HACKs are up in 2012 from 2010 & 2011, but what type of HACKs against what size organizations? Should smaller orgs be worried about desktop security and/or larger orgs start focusing more on web app security? You can’t make that determination without mining that free form text field. (NOTE: as I have time, I’m trying to craft a repeatable text analysis function I can perform on that field to see what can be automatically extracted)

Takeaway #6: This data set is pretty much what the PRC says it is: a chronology of data breaches. More in-depth analysis is not advised without a massive clean-up effort.

Finally, hypothesizing that the PRC’s aggregation could have resulted in duplicate records, I created a subset of the records based solely on breach “Date Made Public” + “Organization Name” and then sifted manually through the breach text details, 6 duplicate entries were found. Interestingly enough, only one instance of duplicate records was found across reporting databases (my hunch was that DatalossDB or DataBreaches.NET would have had records other, smaller databases included; however, this particular duplicate detection mechanism does not rule this out given the quality of the data).

Conclusion/Acknowledgements

Despite the criticisms above, the efforts by the PRC and their sources for aggregation are to be commended. Without their work to document breaches we would only have the mega-media-frenzy stories and labor-intensive artifacts like the DBIR to work with. Just because the data isn’t perfect right now doesn’t mean we won’t get to a point where we have the ability to record and share this breach information like the CDC does diseases (which also ins’t perfect, btw).
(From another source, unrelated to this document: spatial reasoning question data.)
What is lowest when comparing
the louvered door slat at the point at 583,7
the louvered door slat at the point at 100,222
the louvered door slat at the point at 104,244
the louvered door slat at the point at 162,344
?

I leave you with another column of numbers that shows—if broken down by organization type and breach type—there is an average of 2 breaches per-breach/org-type-per-year (according to this data):

(The complete table includes the mean, median and standard deviation for each type.)

Lance’s final question to me (on the list) was “Bob, what do recommended as the next step to answer the question – What percentage of publicly known data breaches are deliberate cyber attacks, and what percentage are human based accidental loss/disclosure?

I’d first start with a look at the DBIR (especially this year’s) and then see if I could get a set of grad students to convert a complete set of DatalossDB records (and, perhaps, the other sources) into VERIS format for proper analysis. If any security vendors are reading this, I guarantee you’ll gain significant capital/accolades within/from the security practitioner community if you were to sponsor such an effort.

Comments, corrections & constructive criticisms are heartily welcomed. Data crunching & graphing scripts available both on request and perhaps uploaded to my github repository once I clean them up a bit.